Examples of their ability are legion. One dog located the body of a man buried under 21 feet of snow. Another found a pinch of heroin that had been hidden in the core of an apple and stuffed at the bottom of a box full of apples.
Reigning says dog masters soon learn to trust their animals. Once while searching a residence for drugs, Dana pointed his nose into a box of dog food and refused to budge. Sure enough, Regitnig discovered one of the cellophane packets had been carefully slit open and a cap of heroin inserted in the food.
Like all dog masters, Regitnig keeps his dog at home. He has a kennel in his backyard. he alone feeds the animal – 1 1/2 pounds of raw meat and one pound of dry meal a day – and grooms and tends to its needs.
Dana’s entry into the force is fairly typical. Two years ago a Kamloops police officer offered him for sale.
The dog was sent to the national police dog centre at Innisfail, Alta., and underwent an intense 14-week training program. He passed with flying colors.
It’s not always that easy. Staff Sergeant Terry Kehoe, senior training officer at the centre, says only about one dog in 150 ever meets the rigid standards.
To quality for training the dog must be between nine to 14 months old, show obedience, courage and intelligence, and perhaps most important, displays no sign of hip displace, a hereditary affliction of the hip joint wide-spread in the breed.
Chow says recruiting good dogs has been “one big headache.” As a consequences, last summer the Innisfail kennel started its own breeding program.
It’s just the opposite recruiting dog masters, however. In B.C. alone there are more than 40 names on a waiting list.
One is Constable Paul Higgins of the Colwood RCMP detachment.
Higgins, 25, realizes that even to be considered for the job he has to prove himself as a quarry, or decoy, at the training centre, subjecting himself to the fury and might of a dog in full attack.
Last week he had his first taste of action in a demonstration especially arranged for the Times by Regitnig.

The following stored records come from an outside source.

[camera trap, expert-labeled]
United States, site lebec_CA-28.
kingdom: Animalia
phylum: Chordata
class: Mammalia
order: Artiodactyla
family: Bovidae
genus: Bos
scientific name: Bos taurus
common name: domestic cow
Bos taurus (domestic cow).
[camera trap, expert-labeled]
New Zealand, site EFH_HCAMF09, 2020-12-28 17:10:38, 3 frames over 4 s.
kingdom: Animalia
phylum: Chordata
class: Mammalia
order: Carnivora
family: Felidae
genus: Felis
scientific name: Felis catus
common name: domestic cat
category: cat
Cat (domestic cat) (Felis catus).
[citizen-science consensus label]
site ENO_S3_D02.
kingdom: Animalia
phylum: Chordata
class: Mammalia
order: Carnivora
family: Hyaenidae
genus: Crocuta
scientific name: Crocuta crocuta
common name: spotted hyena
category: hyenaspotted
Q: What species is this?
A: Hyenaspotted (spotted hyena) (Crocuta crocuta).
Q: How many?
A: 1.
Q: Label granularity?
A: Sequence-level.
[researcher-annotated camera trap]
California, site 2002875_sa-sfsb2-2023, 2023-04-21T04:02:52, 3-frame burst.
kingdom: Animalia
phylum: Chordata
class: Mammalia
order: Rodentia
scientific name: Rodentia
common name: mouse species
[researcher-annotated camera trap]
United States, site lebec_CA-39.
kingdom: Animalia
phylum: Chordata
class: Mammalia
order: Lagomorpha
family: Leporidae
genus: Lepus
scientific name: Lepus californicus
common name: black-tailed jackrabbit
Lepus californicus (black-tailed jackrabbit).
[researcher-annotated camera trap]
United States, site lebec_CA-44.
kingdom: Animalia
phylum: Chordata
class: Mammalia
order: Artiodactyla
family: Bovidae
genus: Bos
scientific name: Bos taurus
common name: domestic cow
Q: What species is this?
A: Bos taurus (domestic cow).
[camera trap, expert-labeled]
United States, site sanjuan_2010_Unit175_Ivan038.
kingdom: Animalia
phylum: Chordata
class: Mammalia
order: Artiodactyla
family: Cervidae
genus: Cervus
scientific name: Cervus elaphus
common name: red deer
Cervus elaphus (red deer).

Higgins was succinct in his appraisal. “It was a crushing experience.”
But he’s not put off. He says his three years of general duty patrol he couldn’t count the number of times that immediate access to a dog would have been invaluable. As it is now one to two hours elapse before the dog master can get down from Nanaimo.
Higgins’ boss, Staff Sgt. Ted Foster, is a strong believer in dogs. He’s had a request in for one for the past three years. Maybe next year he’ll get his wish, he says. If not, there’s always the year after.
The problem is expense. Reigning says a dog unit costs about $30,000 a year.
He’ll jump on anyone who regards the unit as a luxury, however.
“There’s not a dog in the field that hasn’t saved at least one life. How do you put a price tag on that?”
NOTE: Walter Joseph Ottomar Regitnig (Reg.#17364) retired from the Force on April 3, 1989 and passed away on July 2, 1992 at Delta BC. As a member of the Force, he served in “H”, “B”, “F”, “E”, “K” Divisions. At the time of his retirement, he was the Supervisor of all RCMP Police Service Dog Teams in British Columbia. One of Wally’s popular sayings was “to be a good dog handler, one has to be smarter than the dog.”